Basically after giving up, we applied for a mortgage just to see what would happen and lo and behold, we were approved (ok, she was, i wasnt…details schmetails..) and there was a perfect house in our price range.  We made an offer and they took it.

We settled last thursday and immediately went to work on demoing EVERYTHING in the house.  Carpet, baseboards, window trim, wallpaper, random walls, bathroom, lights, switches outlets and random paneled walls were all more or less removed.  Here’s the proof:


Our lease expires on 04/30/12.  That gives us just over 3 weeks to have this house ready to go.  No problem, right?  We have a contractor.

I love our contractor.  I really do.  He is a “friend”, is super talented and has a subcontractor for every specialty job.  However…

He waaaaaaaaaaaaaaaaaaay underestimated us and now the “official” estimate is somewhere in the neighborhood of twice the original “off the top of his head” estimate.  I spent the last week literally destroying this house and now I don’t have enough budget to rebuild it.  (insert the YOU FAIL music from The Price is Right”.

Enter Delligator General Contracting.  As I told Baby Mama last night, at least our grandkids will be able to say “my grandma and grandpa built this place with their own hands”.  I mean, I’m handy, right?  I watch HGTV like nobody’s business.  It can’t be that hard, can it?  In my life, I’ve drywalled, painted, installed trim and baseboard…I’ve never done flooring, but if the yahoo home owners on HGTV can do it, so can I.  At least this is what I’m telling myself.

Losing my job is what gave me the cash to be able to buy this house and now not having a job is going to afford me the time to rebuild everything I ripped out.  Imagine the horror playing through my head last night recalling every piece of trim that I ripped off that in hindsight I could have just painted.  Grrrrrrrrrrrr!

My plan for the next 3 weeks is going to be keeping the newest minigator during the day and the second Baby Momma gets home from work, go to the house and dig in until I can’t see straight.  Wish me luck.  I’ll post updates as I can.

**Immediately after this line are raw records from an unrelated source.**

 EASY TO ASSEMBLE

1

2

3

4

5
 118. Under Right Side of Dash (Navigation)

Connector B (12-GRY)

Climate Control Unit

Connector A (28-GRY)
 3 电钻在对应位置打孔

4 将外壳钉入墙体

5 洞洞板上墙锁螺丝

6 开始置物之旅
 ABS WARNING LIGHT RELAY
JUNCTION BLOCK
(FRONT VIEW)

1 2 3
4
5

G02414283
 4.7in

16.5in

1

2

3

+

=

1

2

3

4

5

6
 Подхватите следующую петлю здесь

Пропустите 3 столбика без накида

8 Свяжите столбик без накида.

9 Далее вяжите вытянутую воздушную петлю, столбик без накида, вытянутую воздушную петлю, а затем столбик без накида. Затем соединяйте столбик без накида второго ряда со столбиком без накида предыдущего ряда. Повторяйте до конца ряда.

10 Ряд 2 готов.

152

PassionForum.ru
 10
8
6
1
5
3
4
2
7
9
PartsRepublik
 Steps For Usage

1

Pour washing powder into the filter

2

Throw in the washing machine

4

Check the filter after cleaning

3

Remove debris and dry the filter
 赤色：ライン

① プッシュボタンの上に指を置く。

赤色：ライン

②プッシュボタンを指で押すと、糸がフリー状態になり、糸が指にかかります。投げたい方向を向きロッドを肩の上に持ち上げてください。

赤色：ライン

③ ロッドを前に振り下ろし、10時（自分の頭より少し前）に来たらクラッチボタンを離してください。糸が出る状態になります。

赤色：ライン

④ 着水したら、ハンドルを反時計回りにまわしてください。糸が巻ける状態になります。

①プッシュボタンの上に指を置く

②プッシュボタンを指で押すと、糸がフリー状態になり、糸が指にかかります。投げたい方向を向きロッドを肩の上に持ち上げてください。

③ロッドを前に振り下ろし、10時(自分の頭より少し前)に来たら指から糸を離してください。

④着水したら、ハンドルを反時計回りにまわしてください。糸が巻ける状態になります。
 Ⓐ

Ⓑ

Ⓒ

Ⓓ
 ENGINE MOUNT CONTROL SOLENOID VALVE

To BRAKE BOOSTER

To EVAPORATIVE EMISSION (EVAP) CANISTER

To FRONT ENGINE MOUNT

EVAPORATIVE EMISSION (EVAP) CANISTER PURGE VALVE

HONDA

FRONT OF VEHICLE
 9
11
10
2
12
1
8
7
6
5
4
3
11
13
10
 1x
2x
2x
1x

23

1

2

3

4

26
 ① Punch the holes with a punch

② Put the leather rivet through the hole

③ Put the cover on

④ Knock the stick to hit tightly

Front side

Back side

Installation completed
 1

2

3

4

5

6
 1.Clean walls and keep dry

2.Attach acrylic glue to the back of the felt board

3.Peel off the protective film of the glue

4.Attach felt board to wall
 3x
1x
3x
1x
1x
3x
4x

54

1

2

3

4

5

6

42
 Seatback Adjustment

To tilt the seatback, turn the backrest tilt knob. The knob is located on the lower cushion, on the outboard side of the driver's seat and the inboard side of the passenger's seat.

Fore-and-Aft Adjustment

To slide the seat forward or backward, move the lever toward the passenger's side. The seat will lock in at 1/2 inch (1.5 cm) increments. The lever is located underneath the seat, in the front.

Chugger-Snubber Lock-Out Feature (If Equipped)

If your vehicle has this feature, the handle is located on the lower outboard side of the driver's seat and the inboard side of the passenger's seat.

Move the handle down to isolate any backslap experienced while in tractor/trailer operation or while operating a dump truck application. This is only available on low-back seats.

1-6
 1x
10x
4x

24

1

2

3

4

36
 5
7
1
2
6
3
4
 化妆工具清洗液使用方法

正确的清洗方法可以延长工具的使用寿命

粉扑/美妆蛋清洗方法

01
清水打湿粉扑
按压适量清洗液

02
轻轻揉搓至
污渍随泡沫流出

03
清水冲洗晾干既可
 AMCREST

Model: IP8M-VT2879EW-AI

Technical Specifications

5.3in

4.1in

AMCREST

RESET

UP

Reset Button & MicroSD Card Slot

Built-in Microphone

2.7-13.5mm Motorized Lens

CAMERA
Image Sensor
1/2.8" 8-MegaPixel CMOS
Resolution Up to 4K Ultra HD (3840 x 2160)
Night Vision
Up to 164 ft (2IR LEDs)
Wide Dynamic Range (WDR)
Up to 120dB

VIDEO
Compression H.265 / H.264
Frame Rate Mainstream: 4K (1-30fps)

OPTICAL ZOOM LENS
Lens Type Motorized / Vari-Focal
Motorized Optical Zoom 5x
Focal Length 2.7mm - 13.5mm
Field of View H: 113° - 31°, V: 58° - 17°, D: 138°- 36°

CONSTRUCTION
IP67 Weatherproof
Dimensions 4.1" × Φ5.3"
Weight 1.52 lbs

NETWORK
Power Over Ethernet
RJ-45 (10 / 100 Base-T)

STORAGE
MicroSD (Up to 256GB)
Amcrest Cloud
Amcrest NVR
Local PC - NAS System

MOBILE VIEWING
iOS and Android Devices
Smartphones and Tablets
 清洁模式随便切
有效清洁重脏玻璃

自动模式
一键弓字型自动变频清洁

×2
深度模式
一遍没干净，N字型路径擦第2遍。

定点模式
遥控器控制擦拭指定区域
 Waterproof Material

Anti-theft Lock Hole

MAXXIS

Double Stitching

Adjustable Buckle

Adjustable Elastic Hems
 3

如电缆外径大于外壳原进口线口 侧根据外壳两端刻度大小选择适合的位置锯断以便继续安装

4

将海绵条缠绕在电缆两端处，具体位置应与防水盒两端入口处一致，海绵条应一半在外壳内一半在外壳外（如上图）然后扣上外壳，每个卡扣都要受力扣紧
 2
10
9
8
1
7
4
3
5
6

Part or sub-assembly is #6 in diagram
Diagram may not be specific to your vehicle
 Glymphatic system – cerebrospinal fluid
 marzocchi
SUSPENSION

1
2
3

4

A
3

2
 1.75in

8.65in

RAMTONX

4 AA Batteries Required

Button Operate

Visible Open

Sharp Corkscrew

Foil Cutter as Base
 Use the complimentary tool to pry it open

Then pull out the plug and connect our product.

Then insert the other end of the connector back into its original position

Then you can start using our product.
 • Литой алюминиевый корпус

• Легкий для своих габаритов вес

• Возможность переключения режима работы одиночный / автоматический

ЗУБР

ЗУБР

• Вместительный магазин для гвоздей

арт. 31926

In completely unrelated news:

I have a job interview next week.  It seems like something I might actually be interested in doing.  Hoping the pay is where I need it to be.

Minigator #3 turns 4 months old in just over a week.  She’s the happiest baby the world has ever seen and is plain ole stinking cute.  You can see updated pictures on my facebook page.  If we’re not FB friends than you are S.O.L.  Lo ciento.

The Phillies won the season opener today.  Gmart sent the following text:

“even if they win 100 games by a 1-0 score, it still counts as 100 wins, right?

I responded with:

“not if all of the wins are against the pirates.  if so, they should only count for 3/5ths of a win”

I fear for the Phillies.

The Masters app for iPhone is the bomb diggity.  You need this if you are a golf fan.

I still havent seen the Jersey Shore season finale.  It’s been a thorn in my side for what, 3 weeks now?  And, I missed American Idol last night.  However, I did get to see DeAndre get the boot tonight.  I’ve been asking for Wile E Coyote to drop an ACME anvil on his head for some time now.  Although my dreams didn’t come true, I guess getting kicked off the show will have to suffice for now.

That’s all I got, Folks.  Until soon.